Em alusão ao Agosto Lilás, mês dedicado à conscientização e ao combate à violência contra a mulher, o Hospital Geral de Gurupi (HRG) realizou uma ação na quinta-feira, 28. O objetivo foi debater políticas públicas e legislações que garantam os direitos das mulheres, além de estratégias de prevenção à violência de gênero.
Organizada pelo Serviço de Atenção Especializada às Pessoas em Situação de Violência Sexual (SAVIS), a iniciativa busca engajar servidores e servidoras da instituição, promovendo reflexão, debate e disseminação de informações essenciais sobre o tema. O evento reforça ainda o papel da informação como ferramenta de transformação social e de prevenção da violência em suas diversas formas: física, psicológica, moral, patrimonial e sexual.
Para o diretor-geral do HRG, Fernando Mota, “a campanha Agosto Lilás se destaca como um movimento nacional de mobilização pela vida das mulheres, enfatizando o papel da sociedade na construção de ambientes mais seguros, igualitários e respeitosos. Com esta ação, o HRG reafirma o seu compromisso com a promoção da dignidade feminina, dos direitos humanos e de um ambiente institucional livre de qualquer forma de violência".
O evento contou com a participação da escrivã da Polícia Civil, Thais Pereira Menezes Fontoura, que ofereceu informações sobre os temas que envolvem a violência doméstica, além de apontar números, perfil das vítimas e agressores, casos da Região Sul, e algumas técnicas de acolhimento de vítimas, bem como identificação de vítimas de violência doméstica e seus direitos.

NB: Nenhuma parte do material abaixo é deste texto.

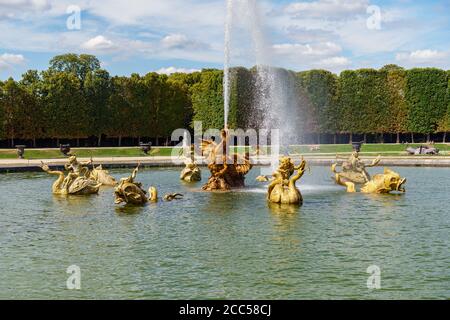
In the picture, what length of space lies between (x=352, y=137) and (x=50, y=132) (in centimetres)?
3746

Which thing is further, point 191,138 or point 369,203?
point 191,138

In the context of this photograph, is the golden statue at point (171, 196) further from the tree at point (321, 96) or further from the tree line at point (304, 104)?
the tree at point (321, 96)

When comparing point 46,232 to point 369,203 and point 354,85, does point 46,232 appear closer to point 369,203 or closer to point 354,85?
point 369,203

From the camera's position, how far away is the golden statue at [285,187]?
25.0 m

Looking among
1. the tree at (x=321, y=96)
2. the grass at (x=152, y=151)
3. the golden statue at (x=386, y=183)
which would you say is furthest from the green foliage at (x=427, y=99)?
the golden statue at (x=386, y=183)

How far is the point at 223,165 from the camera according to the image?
30984 mm

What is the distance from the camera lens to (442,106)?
7638cm

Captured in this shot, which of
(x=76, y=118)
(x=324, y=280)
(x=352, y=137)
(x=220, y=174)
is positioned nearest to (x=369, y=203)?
(x=220, y=174)

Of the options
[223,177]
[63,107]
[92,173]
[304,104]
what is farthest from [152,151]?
[223,177]

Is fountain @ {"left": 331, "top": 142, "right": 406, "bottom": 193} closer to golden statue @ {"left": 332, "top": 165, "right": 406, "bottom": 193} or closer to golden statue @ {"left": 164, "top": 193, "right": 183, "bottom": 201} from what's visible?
golden statue @ {"left": 332, "top": 165, "right": 406, "bottom": 193}

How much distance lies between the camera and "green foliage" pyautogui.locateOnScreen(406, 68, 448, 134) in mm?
Answer: 76375

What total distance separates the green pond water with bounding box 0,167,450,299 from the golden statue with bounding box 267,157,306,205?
0.53 meters

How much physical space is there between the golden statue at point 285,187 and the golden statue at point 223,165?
5683 mm
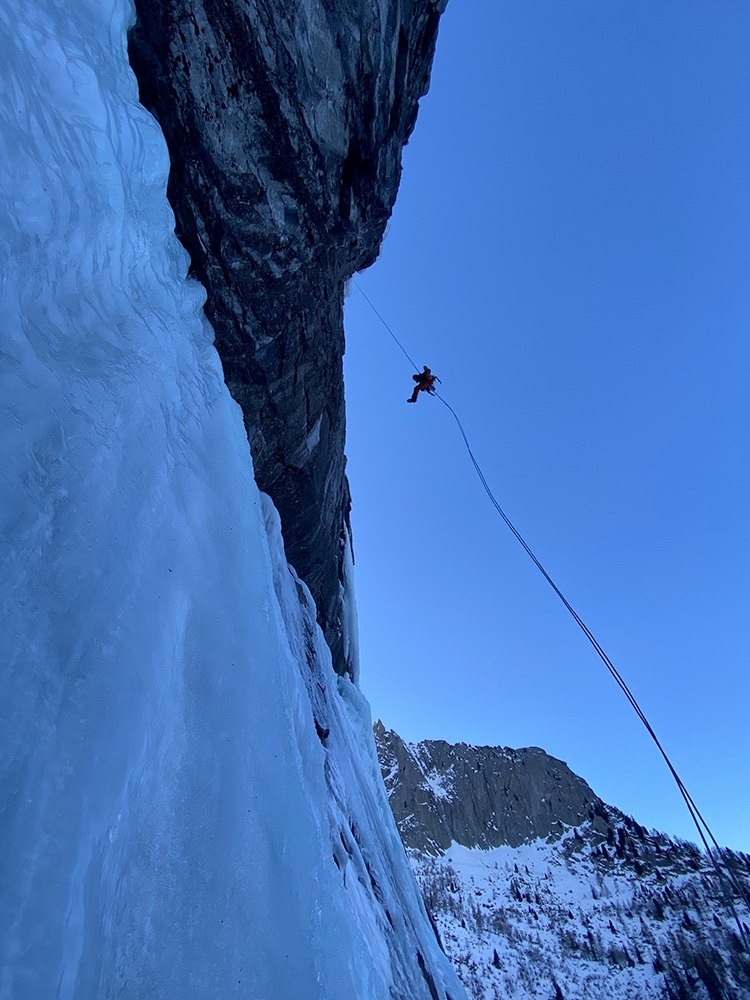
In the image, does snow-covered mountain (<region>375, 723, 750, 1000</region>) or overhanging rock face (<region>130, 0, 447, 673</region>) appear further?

“O aplicativo Salve Mulher, que é uma ferramenta desenvolvida pela Secretaria de Segurança Pública do Tocantins para combater a violência contra a mulher no estado. O aplicativo Salve Mulher é uma ferramenta que hoje as mulheres vítimas de violência doméstica possuem para solicitar medidas protetivas por meio do seu próprio celular. Ou seja, estando na unidade de saúde, em casa ou na zona rural, hoje o deslocamento até a delegacia não é mais um obstáculo para que as mulheres obtenham as medidas protetivas de urgência", afirmou a escrivã.
Maria Seyla Olímpio, coordenadora do SAVIS, afirmou que "o principal objetivo do serviço é promover a informação e o diálogo, fortalecendo a rede de apoio às mulheres em situações de violência".